(INPUT MATERIAL begins)
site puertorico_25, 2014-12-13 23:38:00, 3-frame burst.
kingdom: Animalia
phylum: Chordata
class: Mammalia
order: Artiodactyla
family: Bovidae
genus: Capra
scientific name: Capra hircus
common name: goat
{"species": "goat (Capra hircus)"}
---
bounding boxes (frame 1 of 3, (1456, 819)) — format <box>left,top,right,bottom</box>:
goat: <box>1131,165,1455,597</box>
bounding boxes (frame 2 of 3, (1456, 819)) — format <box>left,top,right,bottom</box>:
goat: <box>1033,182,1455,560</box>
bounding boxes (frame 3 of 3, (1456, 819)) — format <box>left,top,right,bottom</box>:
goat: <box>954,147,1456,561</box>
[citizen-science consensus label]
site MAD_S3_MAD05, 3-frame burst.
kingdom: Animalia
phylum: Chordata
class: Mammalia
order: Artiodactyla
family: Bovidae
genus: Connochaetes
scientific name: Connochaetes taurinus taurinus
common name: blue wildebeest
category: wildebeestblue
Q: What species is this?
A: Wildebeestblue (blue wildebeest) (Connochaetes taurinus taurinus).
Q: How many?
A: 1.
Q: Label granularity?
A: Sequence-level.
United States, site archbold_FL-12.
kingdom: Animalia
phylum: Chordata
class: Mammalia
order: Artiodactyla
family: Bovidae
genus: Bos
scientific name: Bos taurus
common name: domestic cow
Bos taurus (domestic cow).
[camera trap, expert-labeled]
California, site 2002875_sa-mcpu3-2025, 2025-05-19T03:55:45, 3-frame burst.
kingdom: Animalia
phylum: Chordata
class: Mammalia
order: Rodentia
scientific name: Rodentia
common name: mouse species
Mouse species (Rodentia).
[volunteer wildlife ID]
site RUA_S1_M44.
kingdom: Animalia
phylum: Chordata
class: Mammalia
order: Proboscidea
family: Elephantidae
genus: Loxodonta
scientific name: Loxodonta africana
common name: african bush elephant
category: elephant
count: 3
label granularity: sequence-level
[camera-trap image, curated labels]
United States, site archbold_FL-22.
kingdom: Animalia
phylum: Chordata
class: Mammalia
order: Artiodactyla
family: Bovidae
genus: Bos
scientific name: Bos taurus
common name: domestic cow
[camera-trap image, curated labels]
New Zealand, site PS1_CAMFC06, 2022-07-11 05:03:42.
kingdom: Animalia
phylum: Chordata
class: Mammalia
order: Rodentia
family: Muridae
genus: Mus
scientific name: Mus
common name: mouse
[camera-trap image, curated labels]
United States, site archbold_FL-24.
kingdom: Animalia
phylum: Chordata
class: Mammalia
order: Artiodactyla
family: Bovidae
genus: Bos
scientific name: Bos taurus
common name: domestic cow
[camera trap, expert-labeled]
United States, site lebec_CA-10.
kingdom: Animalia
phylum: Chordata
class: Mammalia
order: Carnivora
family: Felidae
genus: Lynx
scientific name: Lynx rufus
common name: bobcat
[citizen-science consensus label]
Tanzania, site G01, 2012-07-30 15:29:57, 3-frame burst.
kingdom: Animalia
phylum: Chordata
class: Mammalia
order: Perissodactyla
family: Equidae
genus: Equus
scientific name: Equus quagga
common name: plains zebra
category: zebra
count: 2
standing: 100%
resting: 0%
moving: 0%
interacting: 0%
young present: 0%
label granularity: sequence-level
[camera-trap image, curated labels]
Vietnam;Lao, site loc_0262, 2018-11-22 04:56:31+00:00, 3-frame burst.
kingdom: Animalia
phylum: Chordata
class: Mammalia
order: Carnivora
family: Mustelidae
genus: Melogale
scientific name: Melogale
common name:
(INPUT MATERIAL ends)
■ EXERCISE PROMPT ■
Output the records above in their entirety, exactly.

■ REPLY ■
site puertorico_25, 2014-12-13 23:38:00, 3-frame burst.
kingdom: Animalia
phylum: Chordata
class: Mammalia
order: Artiodactyla
family: Bovidae
genus: Capra
scientific name: Capra hircus
common name: goat
{"species": "goat (Capra hircus)"}
---
bounding boxes (frame 1 of 3, (1456, 819)) — format <box>left,top,right,bottom</box>:
goat: <box>1131,165,1455,597</box>
bounding boxes (frame 2 of 3, (1456, 819)) — format <box>left,top,right,bottom</box>:
goat: <box>1033,182,1455,560</box>
bounding boxes (frame 3 of 3, (1456, 819)) — format <box>left,top,right,bottom</box>:
goat: <box>954,147,1456,561</box>
[citizen-science consensus label]
site MAD_S3_MAD05, 3-frame burst.
kingdom: Animalia
phylum: Chordata
class: Mammalia
order: Artiodactyla
family: Bovidae
genus: Connochaetes
scientific name: Connochaetes taurinus taurinus
common name: blue wildebeest
category: wildebeestblue
Q: What species is this?
A: Wildebeestblue (blue wildebeest) (Connochaetes taurinus taurinus).
Q: How many?
A: 1.
Q: Label granularity?
A: Sequence-level.
United States, site archbold_FL-12.
kingdom: Animalia
phylum: Chordata
class: Mammalia
order: Artiodactyla
family: Bovidae
genus: Bos
scientific name: Bos taurus
common name: domestic cow
Bos taurus (domestic cow).
[camera trap, expert-labeled]
California, site 2002875_sa-mcpu3-2025, 2025-05-19T03:55:45, 3-frame burst.
kingdom: Animalia
phylum: Chordata
class: Mammalia
order: Rodentia
scientific name: Rodentia
common name: mouse species
Mouse species (Rodentia).
[volunteer wildlife ID]
site RUA_S1_M44.
kingdom: Animalia
phylum: Chordata
class: Mammalia
order: Proboscidea
family: Elephantidae
genus: Loxodonta
scientific name: Loxodonta africana
common name: african bush elephant
category: elephant
count: 3
label granularity: sequence-level
[camera-trap image, curated labels]
United States, site archbold_FL-22.
kingdom: Animalia
phylum: Chordata
class: Mammalia
order: Artiodactyla
family: Bovidae
genus: Bos
scientific name: Bos taurus
common name: domestic cow
[camera-trap image, curated labels]
New Zealand, site PS1_CAMFC06, 2022-07-11 05:03:42.
kingdom: Animalia
phylum: Chordata
class: Mammalia
order: Rodentia
family: Muridae
genus: Mus
scientific name: Mus
common name: mouse
[camera-trap image, curated labels]
United States, site archbold_FL-24.
kingdom: Animalia
phylum: Chordata
class: Mammalia
order: Artiodactyla
family: Bovidae
genus: Bos
scientific name: Bos taurus
common name: domestic cow
[camera trap, expert-labeled]
United States, site lebec_CA-10.
kingdom: Animalia
phylum: Chordata
class: Mammalia
order: Carnivora
family: Felidae
genus: Lynx
scientific name: Lynx rufus
common name: bobcat
[citizen-science consensus label]
Tanzania, site G01, 2012-07-30 15:29:57, 3-frame burst.
kingdom: Animalia
phylum: Chordata
class: Mammalia
order: Perissodactyla
family: Equidae
genus: Equus
scientific name: Equus quagga
common name: plains zebra
category: zebra
count: 2
standing: 100%
resting: 0%
moving: 0%
interacting: 0%
young present: 0%
label granularity: sequence-level
[camera-trap image, curated labels]
Vietnam;Lao, site loc_0262, 2018-11-22 04:56:31+00:00, 3-frame burst.
kingdom: Animalia
phylum: Chordata
class: Mammalia
order: Carnivora
family: Mustelidae
genus: Melogale
scientific name: Melogale
common name:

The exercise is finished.